3/2/2021
Published in Towards Data Science.
Frequentist terms like “significance”, “p-values”, and “confidence intervals” can feel like non-sequitur panel transitions—they give a yes/no answer but don’t always convey the story we need. In Scott McCloud’s Understanding Comics, action-to-action transitions link panels so the reader gets a clear, objective sequence. The same idea applies to experiment analysis: we need data views that work together to tell a coherent story of risk, reward, and certainty.

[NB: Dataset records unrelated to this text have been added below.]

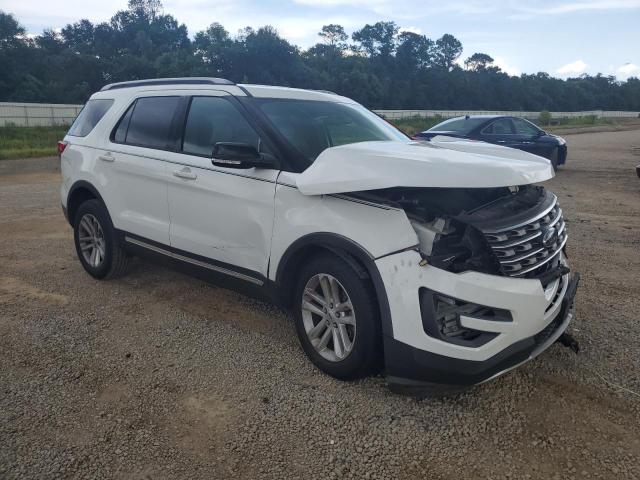 2017 FORD EXPLORER XLT 1FM5K7D86HGC99968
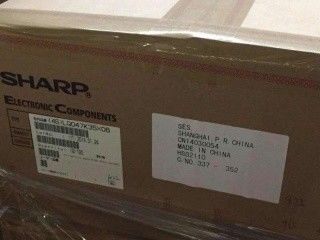 LQ047K3SX06 314PPI 4.7 اینچ 720 × 1280 پانل TFT تیز 58.104 ((W) × 103.296 ((H) mm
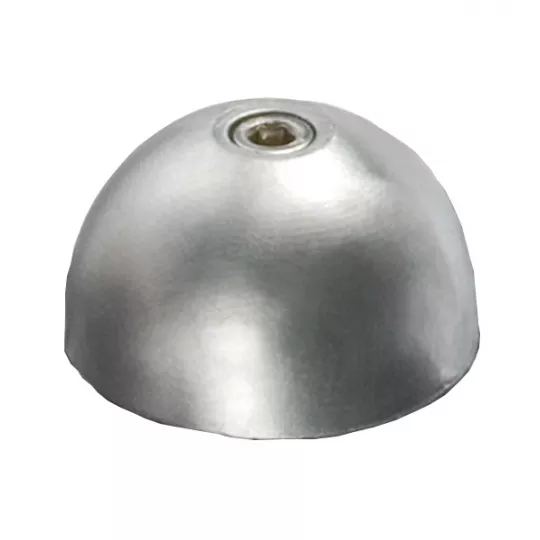 Quick Aluminium Quick Bow Thruster Ogive BTQ 185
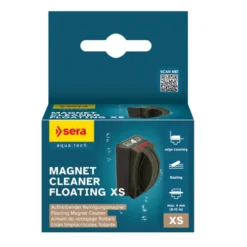 Sera Magnet Cleaning Floating Íman flutuante para aquários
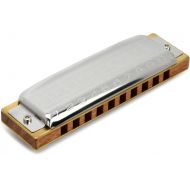 Hohner Blues Harp Harmonica - Key of A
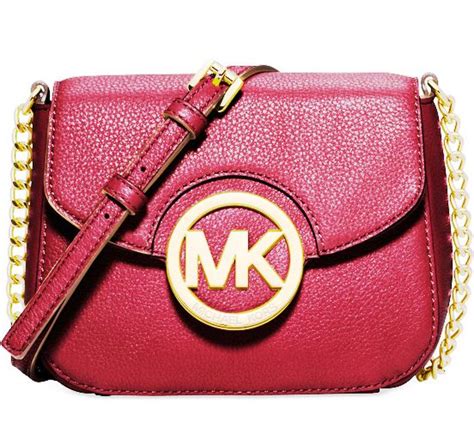 sacoche michael kors rose|Sacs de créateur .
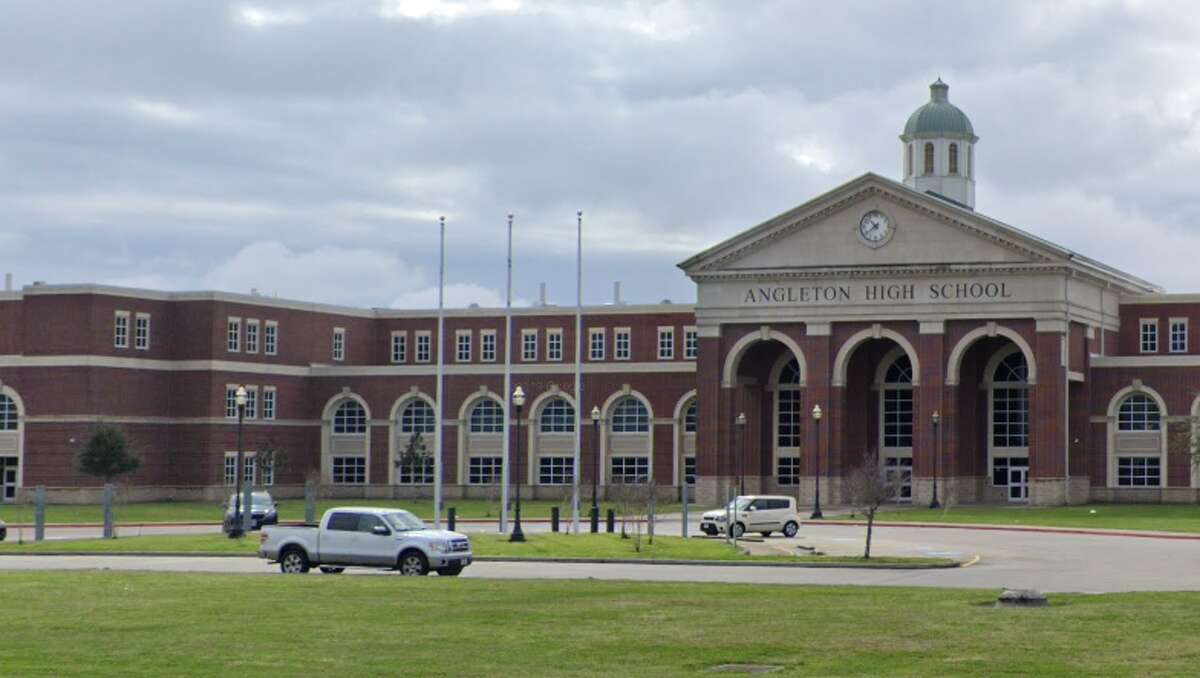 Which Houston area High School Districts Pay Their High School Teachers 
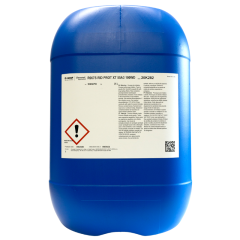 Rid Protecta XT55A3 WD30 Solvent-based Rust Preventive 25L - Chemetall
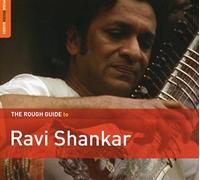 Shankar,Ravi - The Rough Guide to Ravi Shankar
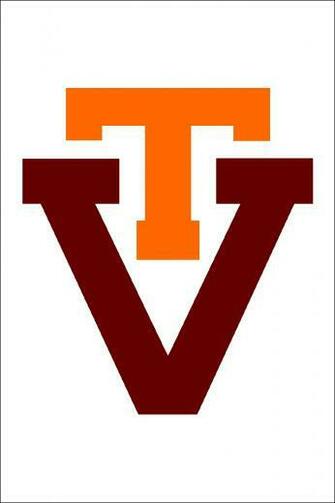 Vt iPhone Wallpaper Background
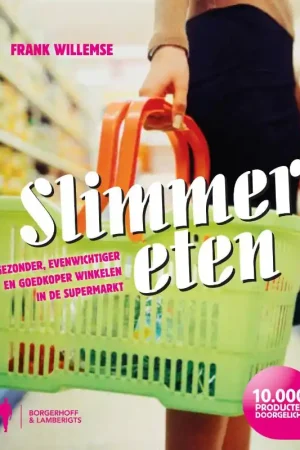 Snelle Levering Slimmer eten - Frank Willemse
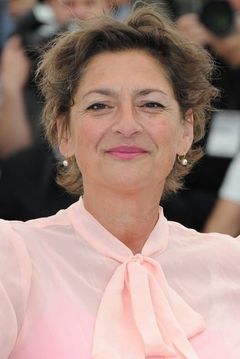 Annet Malherbe interpreta Mother Antonia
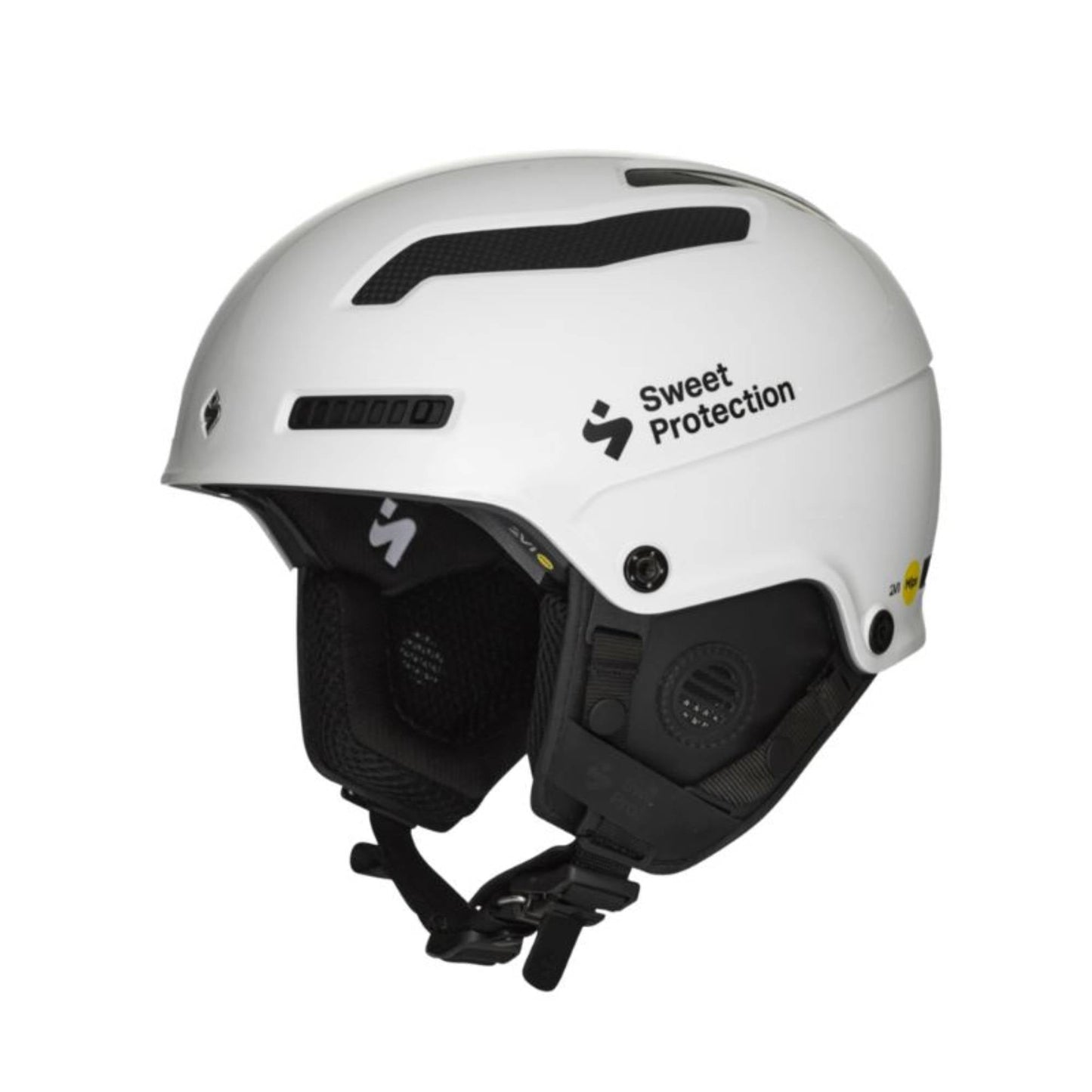 Sweet Protection Trooper 2Vi SL MIPS Helmet 2026 - Skiis & Biikes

The article frames two experiment goals: conversion win (validate the hypothesis or learn something) and de-risk (check the variation is safe to launch; a “flat” result is acceptable). For de-risk tests, “how long to run?” is hard—teams often keep tests running to “collect more data”. Boolean significance isn’t enough when nuance is needed. Expected Loss (Chris Stucchio, VWO) adds the missing “risk” panel: what is the conversion cost of choosing one variant over the other? Charting cumulative Expected Loss over time for each variant, plus cumulative conversion rates (reward) and Bayesian probability (certainty), gives an action-to-action story. Rules of thumb: e.g. stable lines for the last seven days, identify best performer, then check certainty and expected loss if probability is borderline. At Trainline, this approach added clarity, reduced runtimes (especially for “flat” tests), and helped stakeholders decide with less reliance on highly specialised stats—and worked for lower-traffic contexts too.